Explanation of symbols

１０ノードリクエスト調停ユニット
２０〜２３プロセッサノード
３０〜３３Ｉ／Ｏノード
４０ノード間接続装置
１００調停手段
１０１物理アドレスレイテンシ検索テーブル
１０２リードリクエスト登録テーブル
１０３タイマ
２００ａ，２００ｂプロセッサ
２０１主記憶ユニット
２０２プロセッサノード制御ユニット
３００Ｉ／Ｏノード制御ユニット
10 Node request arbitration unit
20-23 processor node
30-33 I / O node
40 Internode connection device
100 Mediation means
101 Physical address latency search table
102 Read request registration table
103 timer 200a, 200b processor
201 Main memory unit
202 processor node control unit
300 I / O node control unit

Claims

A read request arbitration control system in a distributed shared memory parallel computer comprising a plurality of nodes having one or more processors and a main storage device, the read request depending on an access latency for a request destination address of the read request A read request arbitration control system, comprising control means for performing arbitration control.

2. The read request arbitration control system according to claim 1, wherein the control means preferentially issues a read request having a longer access latency.

The control means stores a table in which the addresses of the read request destinations and latencies corresponding to the addresses are stored in advance, and refers to the table by the request destination in response to the occurrence of the read request. The read request arbitration control system according to claim 1, further comprising: means for calculating

4. The read request arbitration control system according to claim 3, further comprising means for updating the latency of the table based on an actual response to the read request.
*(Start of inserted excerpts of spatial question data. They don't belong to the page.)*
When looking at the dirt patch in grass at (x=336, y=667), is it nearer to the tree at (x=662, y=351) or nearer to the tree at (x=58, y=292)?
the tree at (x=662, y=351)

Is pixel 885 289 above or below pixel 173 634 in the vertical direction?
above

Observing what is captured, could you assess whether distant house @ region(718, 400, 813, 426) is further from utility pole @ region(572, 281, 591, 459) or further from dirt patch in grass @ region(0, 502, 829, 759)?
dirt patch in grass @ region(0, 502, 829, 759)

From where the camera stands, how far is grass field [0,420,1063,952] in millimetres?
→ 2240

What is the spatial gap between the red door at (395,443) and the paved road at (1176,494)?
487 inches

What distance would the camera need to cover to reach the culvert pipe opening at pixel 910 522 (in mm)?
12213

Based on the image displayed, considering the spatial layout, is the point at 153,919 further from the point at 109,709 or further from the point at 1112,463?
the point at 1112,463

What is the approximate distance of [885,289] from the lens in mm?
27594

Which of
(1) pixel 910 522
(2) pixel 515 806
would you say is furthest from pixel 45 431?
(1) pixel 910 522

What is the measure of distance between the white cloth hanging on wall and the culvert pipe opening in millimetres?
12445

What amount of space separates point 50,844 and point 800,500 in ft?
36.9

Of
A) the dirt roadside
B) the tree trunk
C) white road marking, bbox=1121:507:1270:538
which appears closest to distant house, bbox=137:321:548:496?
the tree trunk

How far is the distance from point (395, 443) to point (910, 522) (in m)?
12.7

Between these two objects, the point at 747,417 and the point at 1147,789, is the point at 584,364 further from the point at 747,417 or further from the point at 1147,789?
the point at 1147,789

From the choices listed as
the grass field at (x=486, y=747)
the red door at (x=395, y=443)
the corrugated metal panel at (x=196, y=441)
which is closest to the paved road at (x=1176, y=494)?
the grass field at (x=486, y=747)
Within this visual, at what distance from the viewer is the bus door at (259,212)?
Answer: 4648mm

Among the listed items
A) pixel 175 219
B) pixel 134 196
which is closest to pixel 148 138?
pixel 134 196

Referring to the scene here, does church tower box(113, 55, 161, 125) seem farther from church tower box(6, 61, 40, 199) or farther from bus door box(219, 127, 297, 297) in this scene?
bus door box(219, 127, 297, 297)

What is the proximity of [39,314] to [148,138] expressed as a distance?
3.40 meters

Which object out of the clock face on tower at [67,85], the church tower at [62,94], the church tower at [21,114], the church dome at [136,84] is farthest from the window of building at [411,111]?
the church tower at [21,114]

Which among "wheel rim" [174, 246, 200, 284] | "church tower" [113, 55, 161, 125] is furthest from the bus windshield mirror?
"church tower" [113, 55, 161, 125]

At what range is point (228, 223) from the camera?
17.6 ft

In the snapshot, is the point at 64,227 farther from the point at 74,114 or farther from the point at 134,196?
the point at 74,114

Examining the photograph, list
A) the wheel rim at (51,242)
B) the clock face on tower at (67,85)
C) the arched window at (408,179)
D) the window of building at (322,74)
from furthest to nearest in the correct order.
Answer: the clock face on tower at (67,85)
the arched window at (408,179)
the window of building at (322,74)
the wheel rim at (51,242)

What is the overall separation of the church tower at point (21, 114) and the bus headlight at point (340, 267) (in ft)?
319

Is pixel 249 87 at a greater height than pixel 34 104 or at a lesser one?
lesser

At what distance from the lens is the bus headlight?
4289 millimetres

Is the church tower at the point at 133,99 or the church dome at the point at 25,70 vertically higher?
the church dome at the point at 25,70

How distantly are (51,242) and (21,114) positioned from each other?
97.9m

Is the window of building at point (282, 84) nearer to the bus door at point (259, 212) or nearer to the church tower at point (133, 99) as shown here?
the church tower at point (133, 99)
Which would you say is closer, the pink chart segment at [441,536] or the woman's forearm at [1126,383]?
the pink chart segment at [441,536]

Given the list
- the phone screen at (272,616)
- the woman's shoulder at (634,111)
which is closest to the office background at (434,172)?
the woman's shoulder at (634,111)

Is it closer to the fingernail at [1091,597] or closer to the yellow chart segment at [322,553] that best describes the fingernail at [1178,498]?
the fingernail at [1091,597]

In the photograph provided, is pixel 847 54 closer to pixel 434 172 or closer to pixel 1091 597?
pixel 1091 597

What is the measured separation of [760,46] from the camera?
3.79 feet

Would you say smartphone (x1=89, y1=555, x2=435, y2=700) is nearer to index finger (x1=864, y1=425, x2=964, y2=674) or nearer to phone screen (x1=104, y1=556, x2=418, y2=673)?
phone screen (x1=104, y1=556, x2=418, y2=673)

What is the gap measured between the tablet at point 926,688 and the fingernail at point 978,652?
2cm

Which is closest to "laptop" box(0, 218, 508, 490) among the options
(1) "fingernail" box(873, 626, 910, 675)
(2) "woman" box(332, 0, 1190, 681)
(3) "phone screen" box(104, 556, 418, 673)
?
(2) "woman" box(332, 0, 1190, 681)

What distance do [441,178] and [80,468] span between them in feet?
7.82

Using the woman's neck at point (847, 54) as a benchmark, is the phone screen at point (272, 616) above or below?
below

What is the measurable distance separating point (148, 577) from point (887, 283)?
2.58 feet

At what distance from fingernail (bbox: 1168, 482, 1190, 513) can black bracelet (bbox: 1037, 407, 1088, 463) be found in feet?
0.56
A read request arbitration control method in a distributed shared memory parallel computer comprising a plurality of nodes having one or more processors and a main storage device, the read request depending on an access latency for a request destination address of the read request A read request arbitration control method, comprising a control step for performing arbitration control.

6. The read request arbitration control method according to claim 5, wherein the control step preferentially issues a read request having a longer access latency.

In response to the generation of the read request, the control step calculates the latency by referring to a table in which each address of the read request destination and a latency corresponding to each address are stored in advance. 7. The read request arbitration control method according to claim 5 or 6, further comprising steps.

8. The read request arbitration control method according to claim 7, further comprising the step of updating the latency of the table based on an actual response to the read request.

A program for causing a computer to execute a read request arbitration control method in a distributed shared memory parallel computer comprising a plurality of nodes having one or more processors and a main storage device, and accessing a request destination address of a read request A computer-readable program comprising processing for arbitrating the read request according to latency.